Bernanke May Need ‘Massive’ Asset Buying to Counter Contraction

Bloomberg reports that Bernanke may need 'massive' asset buying to counter contraction.

(emphasis mine) [my comment]

Bernanke May Need 'Massive' Asset Buying to Counter Contraction

By Craig Torres

March 17 (Bloomberg) -- Chairman Ben S. Bernanke and Federal Reserve policy makers may have to ramp up their purchases of mortgage securities and other assets after the economy and job market deteriorated further since they last met.

The Federal Open Market Committee, gathering today and tomorrow in Washington, needs to redouble its efforts after the central bank's balance sheet shrank 17 percent from a $2.3 trillion December peak, Fed watchers said. The retreat came even as Bernanke acknowledged the chance that the unemployment rate will exceed 10 percent for the first time in a quarter century.

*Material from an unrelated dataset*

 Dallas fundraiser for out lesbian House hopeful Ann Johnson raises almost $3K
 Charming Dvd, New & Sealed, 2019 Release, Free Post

"It takes massive balance-sheet expansion [asset buying with printed money] to generate significant easing in financial conditions," said Andrew Tilton, an economist at Goldman Sachs Group Inc. in New York who used to work at the Treasury. "More needs to be done."

This week's FOMC meeting could mark a shift toward more aggressive monetary expansion to fight deflation after demand waned for many of the Fed's existing programs. One top consideration is an increase in the pace and size of a $600 billion program to buy bonds issued and backed by U.S. housing agencies such as Fannie Mae, analysts said.

Other measures could include everything from purchases of Treasuries to corporate bonds, Tilton said. The Fed has already agreed to work with the Treasury on implementing a program to revive consumer and business loans, which the Obama administration has said could reach $1 trillion.
Consumers Reluctant

Analysts are skeptical. "The concern about the TALF is not so much the investor interest in it, but the availability of eligible" securities to buy, given lack of consumer demand for new debt, said Tilton of Goldman Sachs.

Consumers will borrow if they see solid job prospects and rising wealth, economists said. Right now, neither condition is in place. The unemployment rate in February was 8.1 percent, up almost 2 percentage points in the past six months. Household wealth fell by a record $5.1 trillion last quarter. Personal savings as a percent of disposable income has risen every month since August.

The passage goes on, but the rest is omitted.